**Selected text:**

* * * *

Major organizations like the Met and NY Philharmonic as a tiny local NY example will be dead within a year if things aren’t turned around.
And they won’t ever come back or recover to the form they were only six months ago.
|by Anonymous||reply 85||08/30/2020|
the only survivors in a year will be the very small (string quartets anyone?) the cheap (same string quartet doing six performances for the price of one) and very tech savvy (quartet selling webcasts and human interest segments to performance hungry patrons)
|by Anonymous||reply 86||08/30/2020|
The Met has just announced total cancellation of this season, as I said they would. They have announced they plan to reopen in Sep. of 2021, but they’ll easily have lost more than half of their staff and orchestra chorus and backstage to retirement, moves out of NY, or to other work. The Met will never come back to what it was.
|by Anonymous||reply 87||09/23/2020|
It was not surprising but it does not bode well for the future of the Arts (and many other things.... terribly depressed today)
|by Anonymous||reply 88||09/23/2020|
No it does not. I’ve now had almost 2 full years of contracts canceled. I’m almost suicidal.
|by Anonymous||reply 89||09/23/2020|
|by Anonymous||reply 90||09/23/2020|
this is terribly sad news for anyone in the arts. how can we survive?
|by Anonymous||reply 91||09/23/2020|
over a quarter of a MILLION jobs lost, all in one weekend
|by Anonymous||reply 92||09/24/2020|
[quote] can the progeny of baboons appreciate and embrace the nuances of Wagner’s Tristan Und Isolde, Olga Smimova, and Anna Netrebko when their template for greatness is 50 cent, Ariana Grande, and the WWE?
Just because you don’t get the latter examples, doesn’t mean they’re not legitimate performance arts demanding great skill, or that they are meaningless trash unworthy of a thinking soul.
Wrestling, in particular, is derived from an ancient form of high-culture homoerotic ritual performance. It’s contemporary progenitor includes elements of carnivàle, guignol, and melodrama utilising popular music and character archetype to create a highly-emotional and physical stage show. Now, what does that sound like....
|by Anonymous||reply 93||10/03/2020|
indeed, sports in arenas is also disallowed, like opera and lieder recitals.
|by Anonymous||reply 94||10/03/2020|
The NY Philharmonic has cancelled its entire 2020/2021 season due to the virus. the first time in its 173 year history
|by Anonymous||reply 95||10/14/2020|
|by Anonymous||reply 96||10/14/2020|
online probably what?
|by Anonymous||reply 97||10/14/2020|
Online performances I meant. Zoom, socially distanced filming maybe with more cast members. There are possibilities though I admit it might not be that appealing compared to what we’re used too. Better online than nothing though....
|by Anonymous||reply 98||10/14/2020|
Wigmore Hall is doing that. Online combined with live/social distancing. Chamber music might survive in ways full orchestras cannot.
|by Anonymous||reply 99||10/14/2020|
Cheap, small and tech savvy, otherwise the medium won't survive at all
|by Anonymous||reply 100||10/14/2020|
If Covid goes on past 2021 (and let's face it, it could) we'll lose a mini-generation of talent. There's such a short timeframe to break in and build a career in the arts and when things return established artists will be used to lure back the public. It won't be the time to give an unknown a shot. We'll see dancers retire. It's a real shame.

* * * *

**Problem set:**
**1.** Does the thread on the arts during the pandemic agree with each statement below? Answer yes or no for each, quoting the deciding words. (a) The Met has announced a plan to reopen in September 2021. (b) The NY Philharmonic had cancelled an entire season at least once before. (c) Wigmore Hall is combining online performance with live, socially distanced performance.
**2.** In the thread on the arts during the pandemic, how long does one commenter say their contracts have been canceled?
**3.** Resume the thread on the arts during the pandemic, starting after its last sentence.

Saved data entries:
* * * *

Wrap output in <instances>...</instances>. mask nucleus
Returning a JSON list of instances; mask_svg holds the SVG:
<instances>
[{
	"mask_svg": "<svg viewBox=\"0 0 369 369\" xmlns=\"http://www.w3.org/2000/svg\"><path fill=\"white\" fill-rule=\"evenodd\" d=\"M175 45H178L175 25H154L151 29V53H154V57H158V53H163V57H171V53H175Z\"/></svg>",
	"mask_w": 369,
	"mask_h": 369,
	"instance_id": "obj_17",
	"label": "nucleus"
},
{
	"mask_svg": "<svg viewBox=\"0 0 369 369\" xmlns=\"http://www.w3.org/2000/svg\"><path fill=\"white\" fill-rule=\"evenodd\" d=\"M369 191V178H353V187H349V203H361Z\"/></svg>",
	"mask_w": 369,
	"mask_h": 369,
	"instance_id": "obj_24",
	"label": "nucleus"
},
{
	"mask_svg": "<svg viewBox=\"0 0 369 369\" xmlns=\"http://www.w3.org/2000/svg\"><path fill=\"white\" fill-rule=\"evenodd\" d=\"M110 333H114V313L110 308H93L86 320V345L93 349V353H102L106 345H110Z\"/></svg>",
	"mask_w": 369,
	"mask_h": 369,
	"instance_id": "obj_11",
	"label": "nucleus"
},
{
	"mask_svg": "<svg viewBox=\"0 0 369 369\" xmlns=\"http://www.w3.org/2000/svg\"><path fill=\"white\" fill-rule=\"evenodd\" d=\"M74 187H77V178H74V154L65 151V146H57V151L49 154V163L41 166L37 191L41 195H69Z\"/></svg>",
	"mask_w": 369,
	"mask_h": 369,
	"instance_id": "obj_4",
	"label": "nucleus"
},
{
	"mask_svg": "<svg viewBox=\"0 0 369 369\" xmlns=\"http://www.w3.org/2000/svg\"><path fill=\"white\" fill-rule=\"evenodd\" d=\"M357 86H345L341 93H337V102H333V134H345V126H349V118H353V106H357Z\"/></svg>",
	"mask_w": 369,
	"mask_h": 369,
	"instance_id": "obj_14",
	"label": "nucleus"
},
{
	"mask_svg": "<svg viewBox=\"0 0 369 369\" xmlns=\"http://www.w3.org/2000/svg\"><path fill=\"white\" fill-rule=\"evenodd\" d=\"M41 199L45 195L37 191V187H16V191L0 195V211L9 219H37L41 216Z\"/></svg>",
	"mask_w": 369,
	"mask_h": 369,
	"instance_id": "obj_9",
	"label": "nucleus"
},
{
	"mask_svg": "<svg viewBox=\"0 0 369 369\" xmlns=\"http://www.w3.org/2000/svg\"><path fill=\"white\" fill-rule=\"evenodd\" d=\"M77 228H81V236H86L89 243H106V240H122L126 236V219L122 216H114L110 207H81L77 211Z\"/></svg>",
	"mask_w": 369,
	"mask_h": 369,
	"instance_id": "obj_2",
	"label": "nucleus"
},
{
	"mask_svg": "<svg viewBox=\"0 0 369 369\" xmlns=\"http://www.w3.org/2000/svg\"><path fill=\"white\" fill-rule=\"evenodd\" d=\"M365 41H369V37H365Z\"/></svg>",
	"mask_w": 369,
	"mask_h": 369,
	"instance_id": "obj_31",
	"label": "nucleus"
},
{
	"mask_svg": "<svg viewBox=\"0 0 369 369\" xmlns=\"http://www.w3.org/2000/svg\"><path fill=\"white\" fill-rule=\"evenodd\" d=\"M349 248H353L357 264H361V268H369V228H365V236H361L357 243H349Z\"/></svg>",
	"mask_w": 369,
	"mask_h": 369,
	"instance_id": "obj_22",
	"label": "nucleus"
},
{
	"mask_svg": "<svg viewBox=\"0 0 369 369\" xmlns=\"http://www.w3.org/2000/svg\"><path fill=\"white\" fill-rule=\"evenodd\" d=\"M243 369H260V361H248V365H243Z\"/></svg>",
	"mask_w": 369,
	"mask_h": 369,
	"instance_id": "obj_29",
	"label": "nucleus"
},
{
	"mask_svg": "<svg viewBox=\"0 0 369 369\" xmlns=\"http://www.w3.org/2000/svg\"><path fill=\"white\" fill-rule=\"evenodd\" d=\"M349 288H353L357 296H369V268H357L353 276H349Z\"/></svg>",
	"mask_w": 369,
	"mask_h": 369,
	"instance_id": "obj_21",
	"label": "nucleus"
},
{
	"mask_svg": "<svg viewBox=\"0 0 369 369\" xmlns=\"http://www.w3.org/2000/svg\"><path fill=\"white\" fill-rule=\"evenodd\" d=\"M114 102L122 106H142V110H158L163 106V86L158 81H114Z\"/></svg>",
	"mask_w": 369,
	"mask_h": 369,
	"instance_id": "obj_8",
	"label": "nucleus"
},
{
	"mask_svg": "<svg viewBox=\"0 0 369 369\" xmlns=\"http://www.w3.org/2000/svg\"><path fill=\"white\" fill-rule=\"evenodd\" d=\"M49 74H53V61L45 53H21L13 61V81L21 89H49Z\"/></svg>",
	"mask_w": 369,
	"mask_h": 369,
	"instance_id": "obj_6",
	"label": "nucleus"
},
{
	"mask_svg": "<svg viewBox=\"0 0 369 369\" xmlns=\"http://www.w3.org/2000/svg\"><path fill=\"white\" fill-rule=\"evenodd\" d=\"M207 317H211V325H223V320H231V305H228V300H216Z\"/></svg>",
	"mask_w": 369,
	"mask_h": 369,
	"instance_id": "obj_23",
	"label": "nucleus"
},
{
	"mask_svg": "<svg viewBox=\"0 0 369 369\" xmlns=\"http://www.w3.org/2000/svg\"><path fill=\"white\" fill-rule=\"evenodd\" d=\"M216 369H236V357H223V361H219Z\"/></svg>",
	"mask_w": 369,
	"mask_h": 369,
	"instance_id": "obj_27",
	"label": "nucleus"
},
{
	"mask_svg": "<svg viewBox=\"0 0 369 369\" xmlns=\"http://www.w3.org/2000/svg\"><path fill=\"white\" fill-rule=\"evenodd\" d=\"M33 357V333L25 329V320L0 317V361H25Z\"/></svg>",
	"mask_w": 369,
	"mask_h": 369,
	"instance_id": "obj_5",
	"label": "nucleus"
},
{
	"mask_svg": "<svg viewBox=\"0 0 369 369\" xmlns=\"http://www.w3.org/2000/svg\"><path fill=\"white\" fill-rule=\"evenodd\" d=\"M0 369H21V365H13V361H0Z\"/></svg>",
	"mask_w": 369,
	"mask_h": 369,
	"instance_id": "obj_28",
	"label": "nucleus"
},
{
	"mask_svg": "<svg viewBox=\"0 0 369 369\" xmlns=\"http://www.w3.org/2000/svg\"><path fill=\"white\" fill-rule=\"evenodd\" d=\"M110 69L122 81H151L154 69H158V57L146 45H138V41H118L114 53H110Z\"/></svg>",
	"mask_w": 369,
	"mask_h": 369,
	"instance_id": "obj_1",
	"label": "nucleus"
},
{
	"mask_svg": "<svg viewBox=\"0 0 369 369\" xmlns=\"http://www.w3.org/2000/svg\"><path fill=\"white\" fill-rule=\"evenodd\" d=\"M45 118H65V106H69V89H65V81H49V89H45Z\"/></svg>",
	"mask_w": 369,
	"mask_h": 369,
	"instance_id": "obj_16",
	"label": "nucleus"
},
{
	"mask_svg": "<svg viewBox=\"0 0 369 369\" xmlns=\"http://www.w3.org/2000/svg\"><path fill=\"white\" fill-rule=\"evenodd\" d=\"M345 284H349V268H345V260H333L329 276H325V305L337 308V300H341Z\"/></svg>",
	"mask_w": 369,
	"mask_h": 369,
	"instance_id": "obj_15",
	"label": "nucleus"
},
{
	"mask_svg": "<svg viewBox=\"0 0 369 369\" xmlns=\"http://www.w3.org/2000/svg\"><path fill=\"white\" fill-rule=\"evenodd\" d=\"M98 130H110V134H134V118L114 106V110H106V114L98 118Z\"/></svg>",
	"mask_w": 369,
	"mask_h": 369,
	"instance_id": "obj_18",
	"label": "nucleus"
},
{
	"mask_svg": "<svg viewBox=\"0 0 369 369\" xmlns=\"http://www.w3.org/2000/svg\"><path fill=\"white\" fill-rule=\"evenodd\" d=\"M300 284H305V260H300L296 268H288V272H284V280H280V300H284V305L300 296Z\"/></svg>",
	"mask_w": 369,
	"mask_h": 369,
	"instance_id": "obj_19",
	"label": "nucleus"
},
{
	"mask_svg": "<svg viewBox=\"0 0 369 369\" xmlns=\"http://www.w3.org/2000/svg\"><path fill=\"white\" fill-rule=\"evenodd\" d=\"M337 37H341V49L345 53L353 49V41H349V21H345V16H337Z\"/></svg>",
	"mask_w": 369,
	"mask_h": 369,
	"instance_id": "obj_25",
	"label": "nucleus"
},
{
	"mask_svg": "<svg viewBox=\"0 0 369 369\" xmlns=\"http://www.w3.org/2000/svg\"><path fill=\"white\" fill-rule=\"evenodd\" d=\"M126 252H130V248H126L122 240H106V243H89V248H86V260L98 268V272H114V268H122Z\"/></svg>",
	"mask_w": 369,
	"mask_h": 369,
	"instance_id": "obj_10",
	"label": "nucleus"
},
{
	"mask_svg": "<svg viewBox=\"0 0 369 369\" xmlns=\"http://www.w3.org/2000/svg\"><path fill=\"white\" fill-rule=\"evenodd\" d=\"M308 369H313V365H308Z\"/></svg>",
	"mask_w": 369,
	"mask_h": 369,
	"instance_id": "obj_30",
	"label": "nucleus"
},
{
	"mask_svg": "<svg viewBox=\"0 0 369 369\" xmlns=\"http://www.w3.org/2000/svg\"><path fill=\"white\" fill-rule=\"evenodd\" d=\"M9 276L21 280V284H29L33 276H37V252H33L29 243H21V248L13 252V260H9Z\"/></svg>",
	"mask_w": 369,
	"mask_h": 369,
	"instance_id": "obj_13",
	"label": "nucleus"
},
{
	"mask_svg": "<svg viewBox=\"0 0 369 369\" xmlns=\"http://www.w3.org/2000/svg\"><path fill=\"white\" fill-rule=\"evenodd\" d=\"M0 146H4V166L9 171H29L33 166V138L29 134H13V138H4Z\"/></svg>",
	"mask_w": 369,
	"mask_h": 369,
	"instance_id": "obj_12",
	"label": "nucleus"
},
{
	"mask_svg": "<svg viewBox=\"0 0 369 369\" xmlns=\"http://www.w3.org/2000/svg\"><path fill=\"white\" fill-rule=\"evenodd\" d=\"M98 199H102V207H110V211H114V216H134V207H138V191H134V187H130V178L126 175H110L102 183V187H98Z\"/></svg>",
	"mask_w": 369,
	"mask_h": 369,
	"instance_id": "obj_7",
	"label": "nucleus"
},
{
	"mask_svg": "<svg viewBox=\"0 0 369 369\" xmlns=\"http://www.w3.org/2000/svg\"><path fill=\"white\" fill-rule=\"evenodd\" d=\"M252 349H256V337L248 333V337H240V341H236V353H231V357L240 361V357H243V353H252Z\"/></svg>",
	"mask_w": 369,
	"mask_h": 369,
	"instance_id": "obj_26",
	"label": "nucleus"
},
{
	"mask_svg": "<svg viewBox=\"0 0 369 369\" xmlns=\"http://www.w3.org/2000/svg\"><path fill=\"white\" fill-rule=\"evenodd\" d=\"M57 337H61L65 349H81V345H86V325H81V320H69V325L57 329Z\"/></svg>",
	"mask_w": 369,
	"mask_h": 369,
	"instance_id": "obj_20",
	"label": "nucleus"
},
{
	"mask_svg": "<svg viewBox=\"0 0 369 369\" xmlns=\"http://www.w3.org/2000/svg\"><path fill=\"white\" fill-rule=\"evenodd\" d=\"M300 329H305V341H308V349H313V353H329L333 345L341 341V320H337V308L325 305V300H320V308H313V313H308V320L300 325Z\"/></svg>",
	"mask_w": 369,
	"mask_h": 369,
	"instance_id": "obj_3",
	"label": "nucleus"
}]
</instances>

* * * *

**Answers per task:**
**1.**
(a) Yes: "They have announced they plan to reopen in Sep. of 2021"
(b) No: "the first time in its 173 year history"
(c) Yes: "Wigmore Hall is doing that. Online combined with live/social distancing."

**2.** Almost two full years.

**3.**
|by Anonymous||reply 101||10/14/2020|
it's a tragedy
|by Anonymous||reply 102||10/14/2020|
How would that work for opera, r100?
|by Anonymous||reply 103||10/15/2020|
I know the arts in the US aren't publicly funded, but that doesn't explain why they can't put on concerts now. The lack of public funds seems to me even more reason to try to keep something going at present.
La Scala has been back in action for a couple of months, currently they have a production of Aida with a new, recently discovered chorus that Verdi had written. Masks and social distancing - yes, it can be done, and it's even easier to do for the audience.
|by Anonymous||reply 104||10/15/2020|
no will, no money
|by Anonymous||reply 105||10/15/2020|
This situation is awful, for everyone in the industry across the board. Can’t imagine how devastating it is to have your livelihood and passion of decades torn from you so suddenly and cruelly, without a safety net. It’s beyond unfair that other non-essential sectors are getting bailouts that the arts have never had (and it seems never will). There ought at least to be emotional support services made available cheap or free to those affected. Can we volunteer or donate anywhere, in that regard?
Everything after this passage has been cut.